Santa Cruz Councilmember Micah Posner believes the city’s bike distribution should go back to a nonprofit like the Bike Church, rather than to auction. Photo by Chip Scheuer
Casey Monahan, last year’s Santa Cruz youth mayor, owes his job in part to the Bike Church and the free bicycle distribution program, which the nonprofit operated though the spring of 2012.
“Every day I got to work and school and here on a bike that I got through the bicycle distribution program for youth,” Monahan said in the Santa Cruz City Council chambers last month, as councilmembers weighed the future of the program. “It was a tremendous resource for me. My bike was stolen, and I went to the Bike Church and got a bike, and I rode it everyday.”
The Bike Church started distributing unclaimed lost and stolen bikes in 2008 through a program set up by a 1996 ordinance. But Santa Cruz Police stopped bringing the bikes in 2008, without notifying volunteers, and the nonprofit—which donated 415 bikes to kids in four years—has spent much of the last year and a half trying to get the distribution back to its shop on Spruce at Cedar Street.
SCPD officials gave varied reasons for why they moved the bike distribution. Deputy Chief Rick Martinez said Bike Church volunteers weren’t doing enough to register bikes, and fellow Deputy Chief Steve Clark said they were rude to officers.
For nine months, the Bike Dojo, a private business, handled the distribution, but under city law, the organization distributing lost and stolen bikes was supposed to be a nonprofit. Finally, the city manager’s office ended the bike distribution last summer, proceeding to auction off the bikes instead through a company based in Arizona, which keeps 52 percent of the profits. The next step, Bernal said, would be for city staff to issue requests for proposals that would allow the Bike Church and other organizations to apply to participate in a new distribution plan.
That never happened. The city manager’s office floated three different options to the city council at their Jan. 28 meeting, one of which would have allowed organizations like the Bike Church to apply to be a part of the program. More than 15 public commenters spoke in favor of that plan at the meeting, and no one spoke against it. According to polls on Civinomics.com, the plan had 83 percent support.
Another proposal would have auctioned off all the bikes. A compromise solution suggested the staff give some of the bikes to the Teen Center and auction off the rest, using those bike sales to fund the program. Assistant city manager Scott Collins explained that the auctions would offset costs of staff time.
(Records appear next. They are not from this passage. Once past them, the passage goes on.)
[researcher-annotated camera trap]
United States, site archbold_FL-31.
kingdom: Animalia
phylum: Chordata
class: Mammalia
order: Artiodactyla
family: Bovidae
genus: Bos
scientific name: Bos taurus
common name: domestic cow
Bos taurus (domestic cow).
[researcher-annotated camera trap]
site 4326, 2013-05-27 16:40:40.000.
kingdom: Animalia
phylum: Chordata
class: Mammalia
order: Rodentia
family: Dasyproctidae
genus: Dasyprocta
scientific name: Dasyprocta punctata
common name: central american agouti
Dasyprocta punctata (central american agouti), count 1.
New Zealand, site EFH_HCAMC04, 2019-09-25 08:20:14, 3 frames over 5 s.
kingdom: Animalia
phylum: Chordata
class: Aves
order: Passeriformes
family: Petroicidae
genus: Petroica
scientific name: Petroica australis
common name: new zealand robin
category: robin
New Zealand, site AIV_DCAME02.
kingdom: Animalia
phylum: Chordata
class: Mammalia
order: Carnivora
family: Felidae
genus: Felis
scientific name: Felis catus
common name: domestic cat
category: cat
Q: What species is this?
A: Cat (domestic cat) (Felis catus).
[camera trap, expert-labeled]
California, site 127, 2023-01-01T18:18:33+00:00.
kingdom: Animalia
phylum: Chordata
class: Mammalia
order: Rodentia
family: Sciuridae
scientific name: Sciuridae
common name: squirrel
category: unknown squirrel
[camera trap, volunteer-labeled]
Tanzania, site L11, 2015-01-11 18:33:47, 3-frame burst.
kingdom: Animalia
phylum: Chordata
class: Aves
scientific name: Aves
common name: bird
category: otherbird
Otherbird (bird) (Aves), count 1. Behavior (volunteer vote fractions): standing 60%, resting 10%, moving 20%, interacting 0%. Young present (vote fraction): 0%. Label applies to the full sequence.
Councilmember Cynthia Mathews said the third option accommodated decreased staffing levels at SCPD. “We have to look for a way that minimizes the demand on their time, so they can focus on their core activities,” Mathews said.
Vice Mayor Don Lane said the Teen Center would do a decent job getting bikes to kids, but still wouldn’t distribute like the Bike Church—which, when it ran the distribution, used to share its bikes with the Teen Center.
“Suddenly the staff decided, ‘Oh, my gosh, this is such a political hot potato, we need to think of a new way to deal with this,’ and it’s not a bad solution,” Lane said. “The problem is the process: we have really treated an organization unfairly, and I don’t understand why, and I still would like to ask councilmembers what the Bike Church has done wrong that they were not afforded an opportunity to submit a request for proposals.”
No explanations were forthcoming, but the council promptly voted 5-2 to approve a plan to give the distribution to the Santa Cruz Teen Center, with Lane and Posner dissenting.
Later that week, staff realized city code would require them post a notice in a city newspaper each time they hold an auction, something they hadn’t been doing, but they say plan to start now.
Some insiders, most of them off the record, have suggested the rift between the SCPD and the Bike Church originates with tensions between police and the anarchist crowd that sometimes frequents the Church and the café next door. “I suspect police have some distrust for this group, because it’s next to SubRosa Café, which is full of anarchists, and they may have some fears that somehow they’re stealing the bikes,” says former Mayor Mike Rotkin. “But the fact of the matter is it’s a nonprofit. I don’t see how it could happen.”
“The question that keeps occurring is why not give all the bikes back to the community instead of giving them to a private auction house and have them make half the money off of it,” Posner says. “This isn’t a big deal. It just continues to add mysteriousness in regards to the city’s process on this issue.”